Monday, Aug. 16, 1948

Cat on the Carpet

"Wildcats" (unscheduled passenger lines) were digging their claws into the regular airlines. They were particularly sharp on the profitable New York-Los Angeles run. By last week a dozen wildcatters were hauling some 2,500 passengers weekly on the transcontinental run, grossing an estimated $10 million a year.

In one day's issue of the New York Daily News, ticket agencies representing the wildcats (for commissions as high as 20%) ran five different ads for cut-rate "air coach" flights to the West Coast. In Los Angeles, eight agencies were advertising. Prevailing rate: $99 plus tax (35% cheaper than the scheduled airlines' fare).

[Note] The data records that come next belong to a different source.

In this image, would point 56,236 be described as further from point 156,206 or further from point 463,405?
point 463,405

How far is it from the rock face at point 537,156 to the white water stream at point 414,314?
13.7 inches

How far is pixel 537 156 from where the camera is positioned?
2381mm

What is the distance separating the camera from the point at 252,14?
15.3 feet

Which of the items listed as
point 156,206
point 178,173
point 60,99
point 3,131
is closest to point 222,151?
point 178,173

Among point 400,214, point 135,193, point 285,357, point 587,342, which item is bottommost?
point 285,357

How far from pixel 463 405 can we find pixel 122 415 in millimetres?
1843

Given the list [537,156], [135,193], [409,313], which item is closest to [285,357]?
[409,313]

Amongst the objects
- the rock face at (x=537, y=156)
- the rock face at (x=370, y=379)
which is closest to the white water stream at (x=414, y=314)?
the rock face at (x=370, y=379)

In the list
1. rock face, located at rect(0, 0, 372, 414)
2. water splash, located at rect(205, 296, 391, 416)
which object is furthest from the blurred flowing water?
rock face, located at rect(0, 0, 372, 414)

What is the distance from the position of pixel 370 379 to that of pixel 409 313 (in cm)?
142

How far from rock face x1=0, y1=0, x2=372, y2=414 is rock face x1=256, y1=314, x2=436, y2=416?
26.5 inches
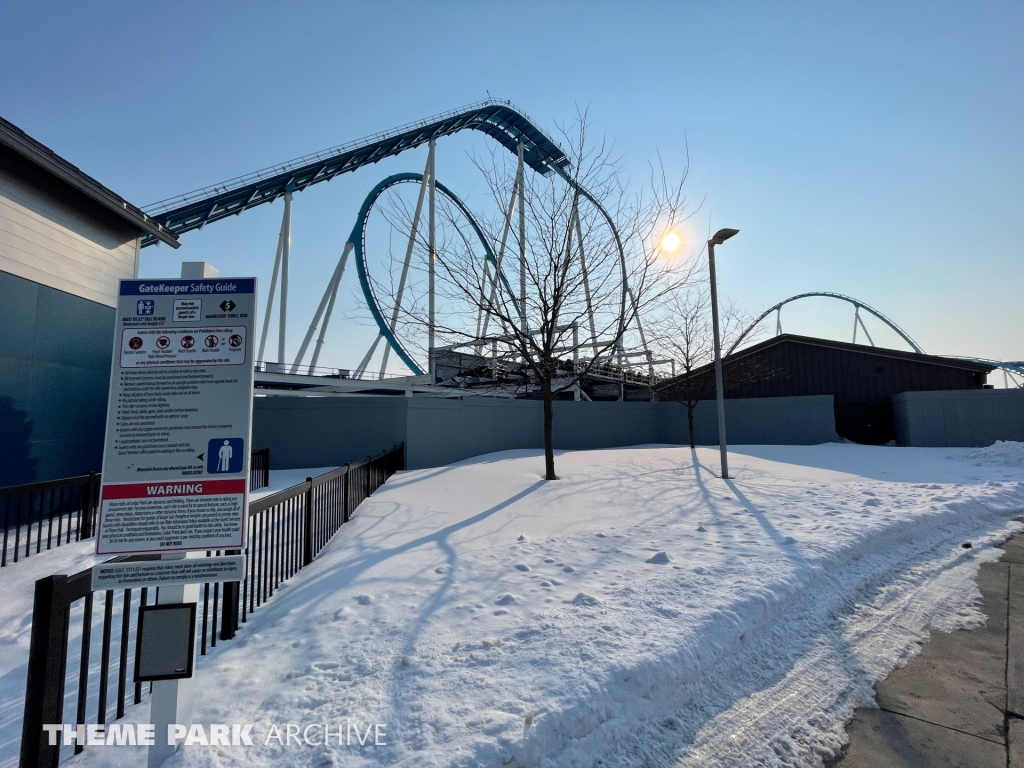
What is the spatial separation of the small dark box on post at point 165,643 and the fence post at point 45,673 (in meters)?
0.28

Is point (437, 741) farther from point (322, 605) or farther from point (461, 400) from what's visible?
point (461, 400)

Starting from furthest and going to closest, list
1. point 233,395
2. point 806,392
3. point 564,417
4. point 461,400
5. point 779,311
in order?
1. point 779,311
2. point 806,392
3. point 564,417
4. point 461,400
5. point 233,395

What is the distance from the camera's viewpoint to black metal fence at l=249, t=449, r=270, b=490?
11.0m

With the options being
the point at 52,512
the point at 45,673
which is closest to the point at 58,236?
the point at 52,512

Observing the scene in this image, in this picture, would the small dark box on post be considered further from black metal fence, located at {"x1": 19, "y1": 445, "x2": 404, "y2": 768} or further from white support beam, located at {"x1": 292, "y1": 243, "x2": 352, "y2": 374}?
white support beam, located at {"x1": 292, "y1": 243, "x2": 352, "y2": 374}

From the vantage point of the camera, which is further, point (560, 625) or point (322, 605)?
point (322, 605)

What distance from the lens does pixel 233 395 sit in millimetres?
2574

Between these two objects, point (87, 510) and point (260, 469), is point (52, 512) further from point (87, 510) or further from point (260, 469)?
point (260, 469)

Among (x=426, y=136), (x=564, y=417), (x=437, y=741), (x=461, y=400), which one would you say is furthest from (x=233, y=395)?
(x=426, y=136)

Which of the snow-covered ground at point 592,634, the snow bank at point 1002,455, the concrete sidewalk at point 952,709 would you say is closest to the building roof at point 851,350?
the snow bank at point 1002,455

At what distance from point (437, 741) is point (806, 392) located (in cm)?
2369

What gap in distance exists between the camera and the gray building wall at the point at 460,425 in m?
13.9

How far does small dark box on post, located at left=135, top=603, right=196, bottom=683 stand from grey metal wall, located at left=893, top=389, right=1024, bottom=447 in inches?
893

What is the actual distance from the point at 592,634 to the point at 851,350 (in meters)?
22.8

Chance to Purr. Earnings-wise, the regular airlines have had their worst twelve months in history. Yet, as the American Aviation Daily pointed out, "The combined losses of American, T.W.A. and United for the year 1947 would have been offset had [they carried] all of the passengers moving by nonsked carriers . . ."

The wildcats, who have been making money, plausibly retort that without the cheap "air coach" rates most of their passengers would have gone by train or bus. Said strapping (6 ft. 3 1/2 in.), cocksure Stan Weiss, president of wildcat Standard Air Lines: "The airlines are afraid of us, not because we are taking money away from them, but because the public and the Government now have something to measure them by."

Standard, the fattest of the dozen-odd transcontinental wildcats, started three years ago with just two converted C-47s and $90,000 of borrowed capital. Now it has eight DC-3s and $300,000 in assets, has never had a crackup. A fortnight ago Wildcatter Weiss got a chance to purr: because of a boycott of New York International (Idlewild) Airport by domestic airlines, the airport management hired Standard to fly Governor Thomas E. Dewey to Idlewild for the dedication ceremonies. Last week Weiss asked the Civil Aeronautics Board to certify Standard as a scheduled carrier, said frankly that he had been making scheduled flights (forbidden under his "irregular" registration) for the last five months.

Order to Suspend. CAB, which has let the wildcats pretty much alone, knows that the flying public likes bargain fares. It also knows that popular opinion favors competition. But CAB's mandate is to develop "a stable air transport system," and CAB knows that where the scheduled lines have to make their regular flights full or empty, and maintain many a money-losing run for "public necessity," the irregulars wait for full planeloads and raid only heavy-money runs.

That was why CAB last week ordered Wildcatter Weiss to suspend all operations, declared it would register no additional wildcat lines, ordered an investigation into all wildcat "practices and activities." Weiss, whose airline faces a death sentence if the CAB order sticks, went into court, and got a ten-day stay of execution. Without blocking a metaphor, he argued that the airlines were angry because wildcatters had "pulled the ground out from under them," added that he was "not going to be shouted out of business by [an] octopus."